→ What is required: Reproduce every line of the data below word for word, leaving out the pictures.

→ The data:
# # # #
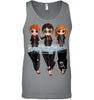 Image of Two Verson Of People Young And Old Limited Classic T-Shirt - Unisex Tank Top - Ladies V-Neck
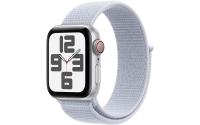 Apple Watch SE 2024 CEL 40 Silver Loop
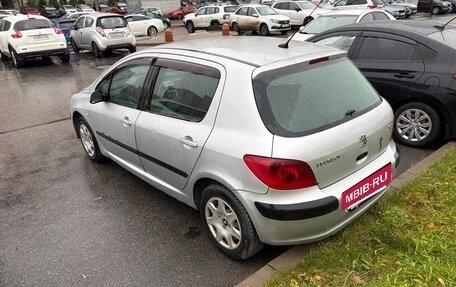 Peugeot 307 I, 2003 год, 98 000 рублей, 2 фотография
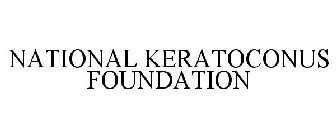 NATIONAL KERATOCONUS FOUNDATION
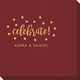 Confetti Dots Celebrate Napkins Image 1 of 17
# # # #
→ Response to this task:
 Image of Two Verson Of People Young And Old Limited Classic T-Shirt - Unisex Tank Top - Ladies V-Neck
 Apple Watch SE 2024 CEL 40 Silver Loop
 Peugeot 307 I, 2003 год, 98 000 рублей, 2 фотография
 NATIONAL KERATOCONUS FOUNDATION
 Confetti Dots Celebrate Napkins Image 1 of 17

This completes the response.